[AIM OF THE EXERCISE]
Reproduce the lines below verbatim, from the line with "What spacing exists" through the end of the records, leaving out the pictures.

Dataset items
◆ ◆ ◆ ◆ ◆ ◆ ◆

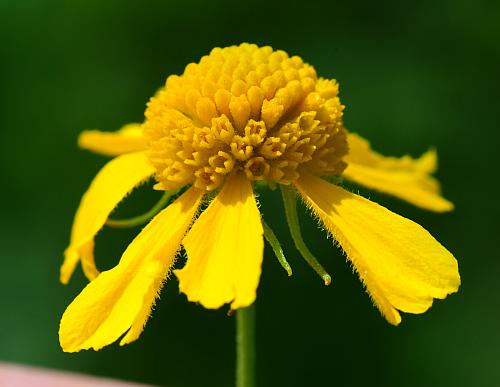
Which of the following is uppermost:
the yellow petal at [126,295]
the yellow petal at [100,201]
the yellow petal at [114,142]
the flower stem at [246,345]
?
the yellow petal at [114,142]

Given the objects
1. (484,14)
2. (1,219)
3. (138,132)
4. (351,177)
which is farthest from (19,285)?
(484,14)

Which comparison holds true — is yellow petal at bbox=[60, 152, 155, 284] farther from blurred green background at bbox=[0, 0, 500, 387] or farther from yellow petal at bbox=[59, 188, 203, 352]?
blurred green background at bbox=[0, 0, 500, 387]

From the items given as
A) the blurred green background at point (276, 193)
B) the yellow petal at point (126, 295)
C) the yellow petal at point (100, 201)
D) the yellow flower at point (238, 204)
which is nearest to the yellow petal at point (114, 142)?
the yellow petal at point (100, 201)

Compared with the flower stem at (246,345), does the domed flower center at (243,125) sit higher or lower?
higher

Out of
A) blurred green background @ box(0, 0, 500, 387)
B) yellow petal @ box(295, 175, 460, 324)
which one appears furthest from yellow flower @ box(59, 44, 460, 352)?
blurred green background @ box(0, 0, 500, 387)

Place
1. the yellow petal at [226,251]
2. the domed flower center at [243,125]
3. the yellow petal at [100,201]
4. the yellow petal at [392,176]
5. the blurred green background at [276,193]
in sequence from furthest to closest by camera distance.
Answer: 1. the blurred green background at [276,193]
2. the yellow petal at [392,176]
3. the yellow petal at [100,201]
4. the domed flower center at [243,125]
5. the yellow petal at [226,251]

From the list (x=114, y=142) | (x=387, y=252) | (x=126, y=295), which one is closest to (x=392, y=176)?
(x=387, y=252)

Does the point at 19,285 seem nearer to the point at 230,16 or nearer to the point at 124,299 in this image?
the point at 230,16

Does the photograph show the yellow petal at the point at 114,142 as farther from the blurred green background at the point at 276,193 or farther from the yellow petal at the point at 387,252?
the blurred green background at the point at 276,193
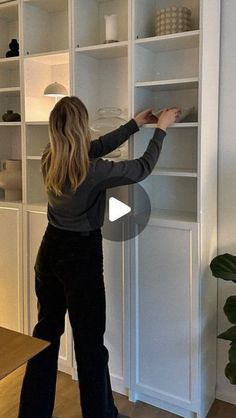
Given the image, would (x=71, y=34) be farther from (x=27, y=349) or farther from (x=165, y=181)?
(x=27, y=349)

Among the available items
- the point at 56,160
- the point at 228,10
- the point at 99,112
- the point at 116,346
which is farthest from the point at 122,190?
the point at 228,10

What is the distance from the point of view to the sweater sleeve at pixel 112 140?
7.47 feet

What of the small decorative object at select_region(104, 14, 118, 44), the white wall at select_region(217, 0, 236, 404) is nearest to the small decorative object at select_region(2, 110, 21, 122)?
the small decorative object at select_region(104, 14, 118, 44)

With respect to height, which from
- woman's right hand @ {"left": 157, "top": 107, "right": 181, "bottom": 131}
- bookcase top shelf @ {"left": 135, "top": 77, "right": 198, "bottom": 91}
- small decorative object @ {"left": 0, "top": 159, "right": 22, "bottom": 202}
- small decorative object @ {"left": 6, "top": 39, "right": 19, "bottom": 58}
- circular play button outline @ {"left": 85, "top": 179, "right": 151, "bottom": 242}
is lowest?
circular play button outline @ {"left": 85, "top": 179, "right": 151, "bottom": 242}

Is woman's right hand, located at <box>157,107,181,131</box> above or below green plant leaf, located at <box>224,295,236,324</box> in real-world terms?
above

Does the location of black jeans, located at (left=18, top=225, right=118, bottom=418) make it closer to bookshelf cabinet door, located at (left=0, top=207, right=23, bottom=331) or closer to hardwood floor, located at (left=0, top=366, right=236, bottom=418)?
hardwood floor, located at (left=0, top=366, right=236, bottom=418)

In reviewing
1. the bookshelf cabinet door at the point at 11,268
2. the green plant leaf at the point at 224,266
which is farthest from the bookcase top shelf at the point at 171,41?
the bookshelf cabinet door at the point at 11,268

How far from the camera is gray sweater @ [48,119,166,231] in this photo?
2.00 meters

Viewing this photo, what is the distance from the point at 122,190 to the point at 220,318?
2.94 feet

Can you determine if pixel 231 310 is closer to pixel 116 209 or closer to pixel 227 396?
pixel 227 396

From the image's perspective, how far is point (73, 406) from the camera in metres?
2.52

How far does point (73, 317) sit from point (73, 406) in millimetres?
723

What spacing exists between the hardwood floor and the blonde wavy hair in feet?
4.17

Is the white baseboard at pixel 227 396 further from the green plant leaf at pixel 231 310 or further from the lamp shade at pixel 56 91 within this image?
the lamp shade at pixel 56 91
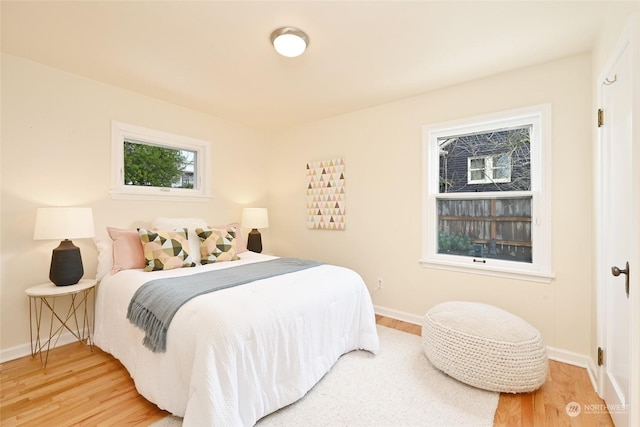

◆ ◆ ◆ ◆ ◆ ◆ ◆

[THE OUTPUT]
What spacing exists between the hardwood floor and the blonde wavy hair in feet?
4.17

Is the white baseboard at pixel 227 396 further from the green plant leaf at pixel 231 310 or further from the lamp shade at pixel 56 91 within this image?
the lamp shade at pixel 56 91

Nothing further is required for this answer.